European citizens are already benefiting from many supercomputing applications in their everyday lives such as in the development of new medical therapies, advances in cybersecurity and defence, for understanding and responding to cyberattacks and for improving manufacturing processes. Supercomputing is also used to study climate change and for weather prediction,” he continued.
Commenting on her appointment Dr. Jennings said, “It is an exciting time for High Performance Computing (HPC) in science and I look forward to working with ICHEC on developing the national EuroHPC competence centre. My work has focused on a broad range of data-intensive science domains such as cosmology, astronomy, high energy physics and biology. These are active areas of development to exascale under the EuroHPC Joint Undertaking. I am excited at the prospect of engaging Irish research groups and industries as they develop competitive proposals for EuroHPC resources, and delivering HPC training for simulations and emerging scientific machine learning and deep learning methods. The significant investment the EU is making in this area more than hints at its future relevance for industry and science.”

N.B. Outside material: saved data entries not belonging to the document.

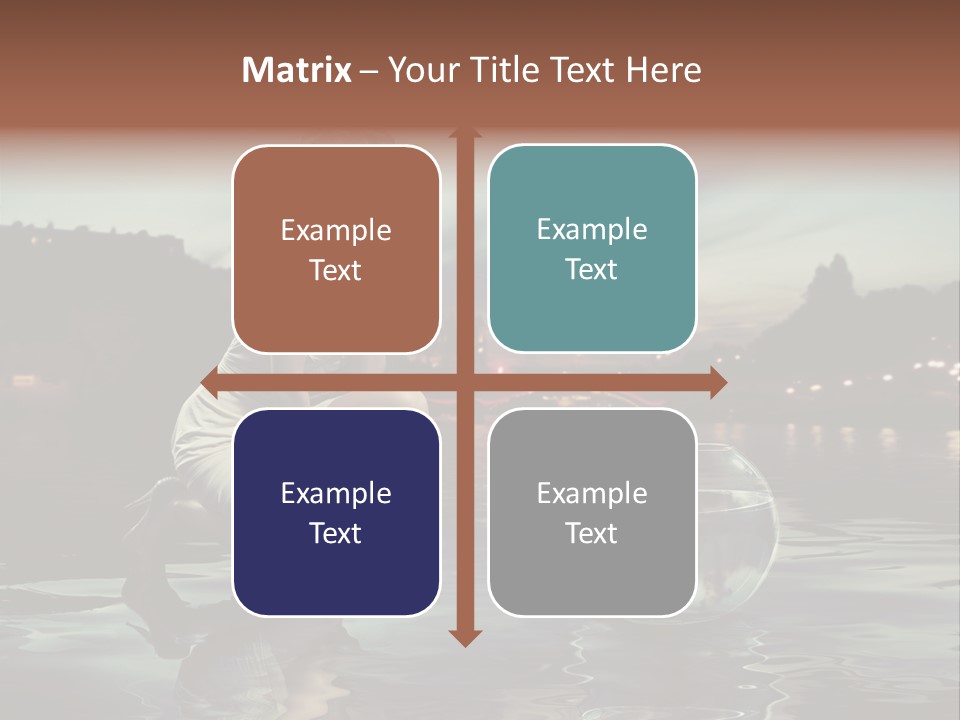 Matrix – Your Title Text Here

Example Text

Example Text

Example Text

Example Text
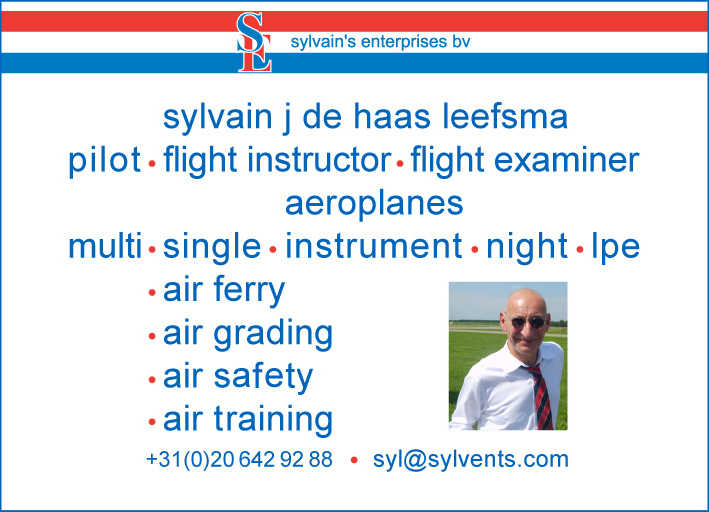 SE sylvain's enterprises bv

sylvain j de haas leefsma
pilot • flight instructor • flight examiner
aeroplanes
multi • single • instrument • night • lpe

• air ferry
• air grading
• air safety
• air training

+31(0)20 642 92 88 • syl@sylvents.com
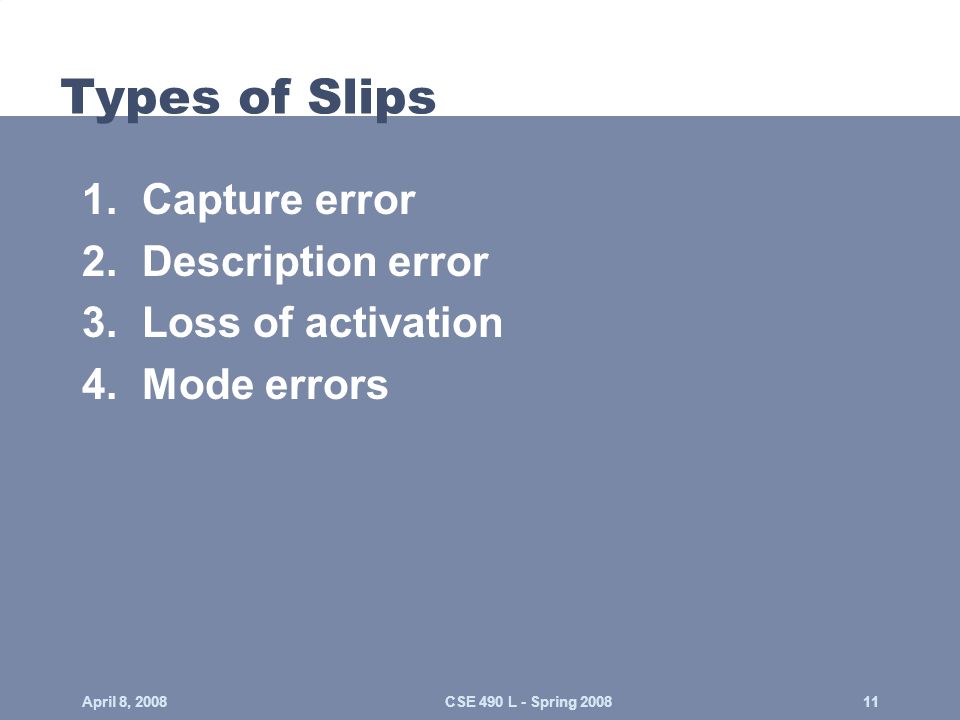 Types of Slips

1. Capture error
2. Description error
3. Loss of activation
4. Mode errors

April 8, 2008 CSE 490 L - Spring 2008 11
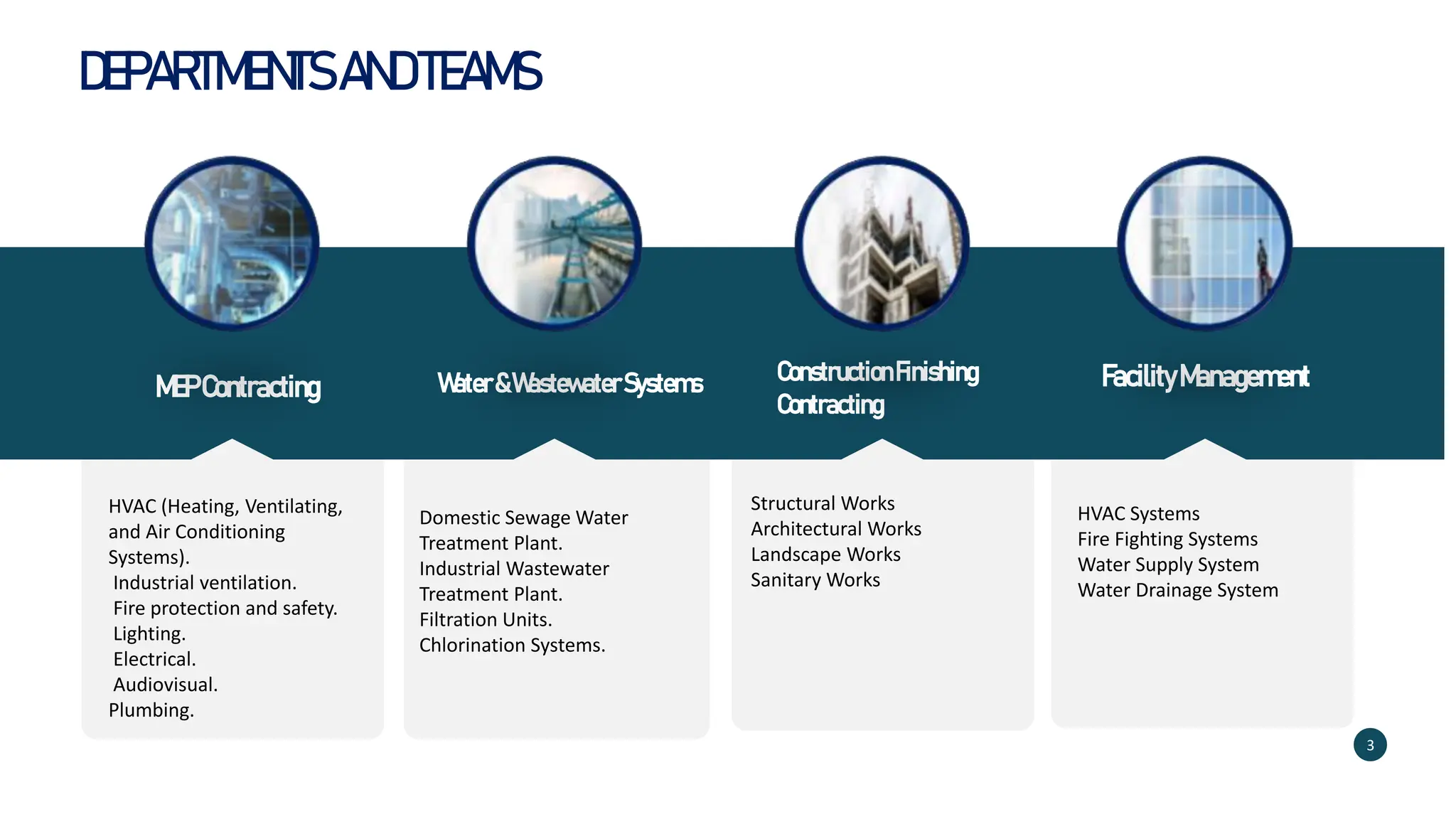 DEPARTMENTS AND TEAMS

MEP Contracting

HVAC (Heating, Ventilating, and Air Conditioning Systems).
Industrial ventilation.
Fire protection and safety.
Lighting.
Electrical.
Audiovisual.
Plumbing.

Water & Wastewater Systems

Domestic Sewage Water Treatment Plant.
Industrial Wastewater Treatment Plant.
Filtration Units.
Chlorination Systems.

Construction Finishing Contracting

Structural Works
Architectural Works
Landscape Works
Sanitary Works

Facility Management

HVAC Systems
Fire Fighting Systems
Water Supply System
Water Drainage System

3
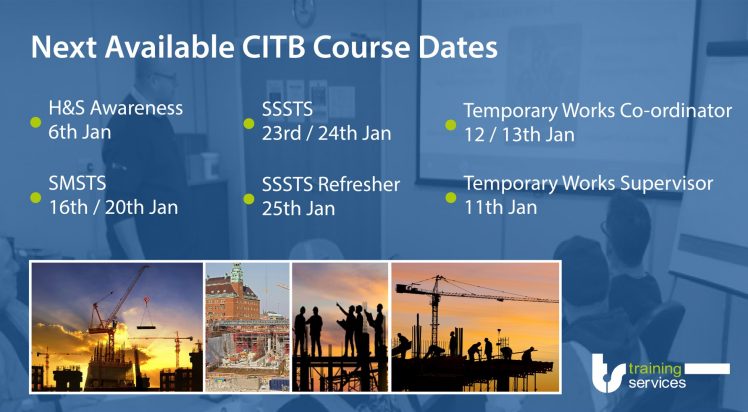 Next Available CITB Course Dates

H&S Awareness
6th Jan

SMSTS
16th / 20th Jan

SSSTS
23rd / 24th Jan

SSSTS Refresher
25th Jan

Temporary Works Co-ordinator
12 / 13th Jan

Temporary Works Supervisor
11th Jan

training
services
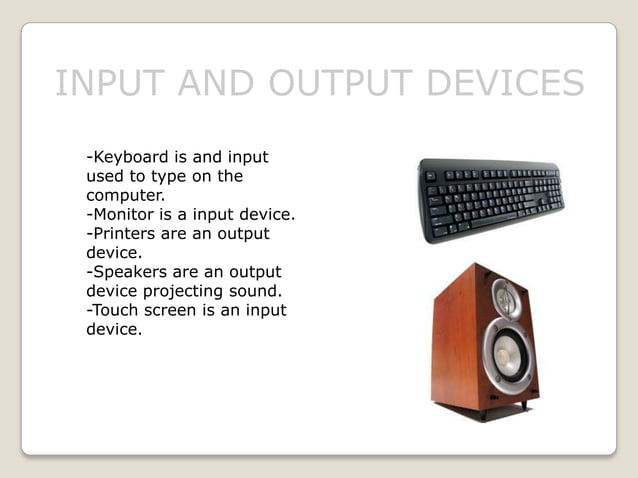 INPUT AND OUTPUT DEVICES

-Keyboard is and input used to type on the computer.
-Monitor is a input device.
-Printers are an output device.
-Speakers are an output device projecting sound.
-Touch screen is an input device.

In addition to her previous roles at the Leadership Computing Facility (ALCF) at Argonne National Laboratory and the University of Chicago, Dr. Jennings also led simulation and machine learning software development for the US Department of Energy (DOE) Office of Science INCITE program and the Argonne Data Science Program (ADSP) projects. Her experience includes working with industry partners Cray, NVIDIA, Intel, TAE Solutions, General Electric; and researchers at the University of Chicago, MIT, Harvard and the National Centre for Supercomputing (NCSA). Her work focuses on high performance computing (HPC), Bayesian inference, machine learning, deep learning and advanced analytical problem solving to accelerate discovery across scientific disciplines.
About EuroHPC
The EuroHPC Joint Undertaking is a 1billion Euro joint initiative between the EU and European countries to develop a World Class Supercomputing Ecosystem in Europe. Established under Joint Undertaking (hereinafter “EuroHPC JU”), by Council Regulation (EU) 2018/14882 (hereinafter “Regulation”), the project aims to contribute to the ambition of value creation in the Union with the overall mission to develop, deploy, extend and maintain in the Union an integrated world class supercomputing and data infrastructure and to develop and support a highly competitive and innovative High Performance Computing (HPC) ecosystem. HPC, as described in the Joint Undertaking “is essential to address a wide range of key scientific, industrial and societal applications, such as for example in: earth science and climate change; secure, clean and efficient energy; health, demographic change and wellbeing; food security, sustainable agriculture, marine research and technologies and the bio-economy; pharmaceuticals and chemistry; aerospace and automotive; cybersecurity and defence; smart, green and integrated urban planning; cosmology and astrophysics.”